Furthermore, an exploration of the feasibility of Google Glass in the current and future market is supplied to provide insight on prospective development of this product. Google Glass’ unique hands-free design differentiates itself from other computer based products. Healthcare and journalism applications have been explored and possible uses in policing are also being considered by police departments globally. Google Glass faces strong competition from Recon Instruments, a medium-sized company that offers a similar product for more than half the cost of Google Glass.
The device’s high performance applications and camera, which are used through voice command, will act as a blueprint for future development in augmented reality eyewear.
GLOSSARY
720p: High definition resolution with 1280x720 pixels that refreshes display 60 times per second.
Android: Mobile platform developed by Google; turns user’s directives into actions on a device.
Augmented Reality A different view of the world where objects are modified by computers to offer varied audio and visual perspectives.
Bluetooth: Wireless technology enabling connection of multiple devices. E.g. Smartphone with Car.
Binocular Rivalry: A condition caused by different images in each eye; the brain is not able to choose one image to focus on.
Bone Conduction Transducer: Type of headset that conducts mechanical vibrations through the skull to achieve hearing in the inner ear.
Component: One part of the system that makes up the whole.
CPU: Piece of hardware that carries out the instructions of a program to perform basic operations (e.g. arithmetic, input/output etc.)
Computer Vision Syndrome: A condition where the eyes become red and irritated, accompanied with a burning sensation; results in blurred vision.
Explorers: Group of qualified individuals who are selected by Google to promote and test Glass before its official launch.
Frequency Band: Frequency of electromagnetic waves that devices emit in order to communicate with other devices of the same frequency.
Gigabytes: One billion (10^9) bytes. A byte is a unit of digital data that consist of 8 bits of 1’s or 0’s.
Gigahertz: One billion (10^9) Hertz. The hertz is the unit of frequency in the International System of Units.
Glass App Market: The economical arena of applications specific to Google Glass.
GPS: Satellite based navigation system that provides the location of the user - commonly used by drivers to travel to different locations.
Hardware: Physical components of an electronic device (eg. CPU, camera, battery, etc.).
Lithium Polymer Battery: Type of rechargeable battery that uses Lithium ions.
Megabytes: One million (10^6) bytes.
Megapixel: One million (10^6) pixels.
Micro USB: A small USB of width 7mm and height 1.5-3mm. A USB is a type of cable that is used to establish communication between digital devices.
MilliAmpere: A hundredth (10^(-3)) of an Ampere. The Ampere is the standard unit for electrical current.
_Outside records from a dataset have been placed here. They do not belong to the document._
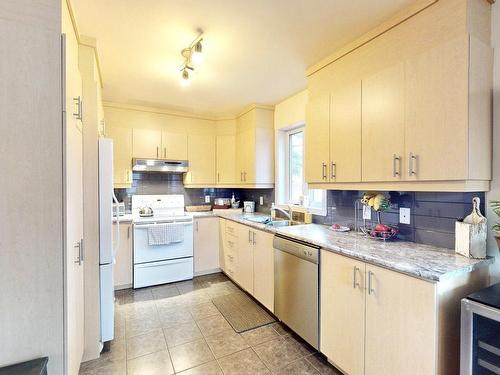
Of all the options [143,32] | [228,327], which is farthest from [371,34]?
[228,327]

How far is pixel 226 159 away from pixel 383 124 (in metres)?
2.76

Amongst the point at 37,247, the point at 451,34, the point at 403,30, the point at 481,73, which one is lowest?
the point at 37,247

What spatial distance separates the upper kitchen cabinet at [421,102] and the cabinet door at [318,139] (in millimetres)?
151

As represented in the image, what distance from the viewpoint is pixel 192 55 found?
213 centimetres

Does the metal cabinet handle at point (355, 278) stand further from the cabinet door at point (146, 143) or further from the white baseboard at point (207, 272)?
the cabinet door at point (146, 143)

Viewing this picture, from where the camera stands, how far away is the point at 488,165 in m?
1.46

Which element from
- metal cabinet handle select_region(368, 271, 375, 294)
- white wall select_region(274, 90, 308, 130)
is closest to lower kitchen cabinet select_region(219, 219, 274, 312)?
metal cabinet handle select_region(368, 271, 375, 294)

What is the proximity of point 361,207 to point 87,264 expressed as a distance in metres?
2.37

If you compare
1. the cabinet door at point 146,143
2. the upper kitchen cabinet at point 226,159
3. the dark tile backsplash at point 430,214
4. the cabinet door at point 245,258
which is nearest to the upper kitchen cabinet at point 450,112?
the dark tile backsplash at point 430,214

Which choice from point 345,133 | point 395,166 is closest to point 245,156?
point 345,133

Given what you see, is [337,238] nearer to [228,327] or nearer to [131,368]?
[228,327]

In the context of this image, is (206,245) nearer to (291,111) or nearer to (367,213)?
(291,111)

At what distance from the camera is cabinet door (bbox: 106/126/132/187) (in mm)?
3418

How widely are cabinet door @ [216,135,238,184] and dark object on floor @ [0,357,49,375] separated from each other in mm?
3271
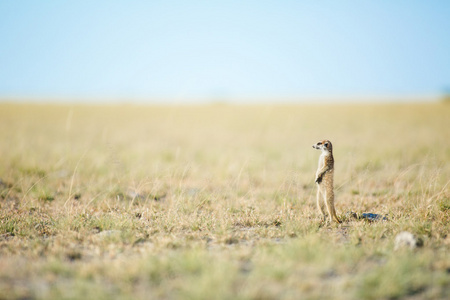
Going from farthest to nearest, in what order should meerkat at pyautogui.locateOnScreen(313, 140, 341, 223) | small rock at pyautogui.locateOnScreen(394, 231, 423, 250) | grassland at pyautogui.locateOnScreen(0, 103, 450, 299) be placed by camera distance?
meerkat at pyautogui.locateOnScreen(313, 140, 341, 223), small rock at pyautogui.locateOnScreen(394, 231, 423, 250), grassland at pyautogui.locateOnScreen(0, 103, 450, 299)

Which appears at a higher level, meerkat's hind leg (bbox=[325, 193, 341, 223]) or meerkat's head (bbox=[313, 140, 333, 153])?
meerkat's head (bbox=[313, 140, 333, 153])

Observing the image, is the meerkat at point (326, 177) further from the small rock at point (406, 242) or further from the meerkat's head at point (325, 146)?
the small rock at point (406, 242)

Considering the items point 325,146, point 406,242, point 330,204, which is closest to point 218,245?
point 330,204

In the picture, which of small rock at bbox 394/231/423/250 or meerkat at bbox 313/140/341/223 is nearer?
small rock at bbox 394/231/423/250

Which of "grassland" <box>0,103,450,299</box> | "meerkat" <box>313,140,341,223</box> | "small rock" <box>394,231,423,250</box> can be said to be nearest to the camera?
"grassland" <box>0,103,450,299</box>

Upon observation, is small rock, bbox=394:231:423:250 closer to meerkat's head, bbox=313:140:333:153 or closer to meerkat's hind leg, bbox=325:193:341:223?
meerkat's hind leg, bbox=325:193:341:223

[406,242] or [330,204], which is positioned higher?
[330,204]

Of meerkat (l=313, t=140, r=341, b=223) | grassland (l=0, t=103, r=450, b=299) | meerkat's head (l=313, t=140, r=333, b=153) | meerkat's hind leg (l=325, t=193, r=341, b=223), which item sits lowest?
grassland (l=0, t=103, r=450, b=299)

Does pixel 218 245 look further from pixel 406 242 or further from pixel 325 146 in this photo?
pixel 406 242

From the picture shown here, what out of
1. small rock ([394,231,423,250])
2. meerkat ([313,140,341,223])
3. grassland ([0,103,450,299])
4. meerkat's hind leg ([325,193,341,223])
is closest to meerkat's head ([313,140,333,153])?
meerkat ([313,140,341,223])

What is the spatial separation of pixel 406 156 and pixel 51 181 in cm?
976

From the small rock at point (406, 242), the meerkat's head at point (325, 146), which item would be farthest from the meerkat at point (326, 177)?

NAND: Flash memory used in computer storage drives; commonly used to store files and software programs in computer
Operating System: Type of software that manages communication between separate hardware and software components of a computer (e.g. Windows, Mac, Linux etc.)
Phoria: A condition where the eyeballs become misaligned and are no longer capable of looking at the same object
Pixel: Smallest controllable element of a digital representation of a picture, short for picture element.
RAM: Type of data storage and access used in digital devices. It manages the reading and writing of data in a computer, allowing users to “save”.
Resolution: Pixel density. Higher Resolution equates to clearer and sharper images.
Software: Set of instructions that directs a computer’s processing unit to perform desired operations, commonly referred to as programs.
SDRAM: Type of RAM that waits for a clock signal from the computer to respond to the changes of inputs, short for Synchronous Dynamic RAM.
Technical Specifications: Detailed description of the type and functionalities of each part.
User Interface: Interaction between the user and the computer. In Google Glass, the display is referred to as the user interface.
Vision Confusion: A condition where both eyes are functional but cannot converge to focus on the desired object
Visual Disturbance: A family of symptoms/diseases including but not limited to double vision (diplopia), partial or total blindness, color blindness, blurred vision, halo, and pain.
Wi-Fi: Wireless technology that allows electronic devices to connect to the internet.
LIST OF ABBREVIATIONS
720p 1280 by 720 pixels
AI Artificial Intelligence
CPU Central Processing Unit
CVS Computer Vision Syndrome
GB Gigabytes
GDK Glass Development Kit
GHz Gigahertz
mA MilliAmpere
MB Megabytes
MP Megapixel
OS Operating System
RAM Random-Access Memory (or System Memory)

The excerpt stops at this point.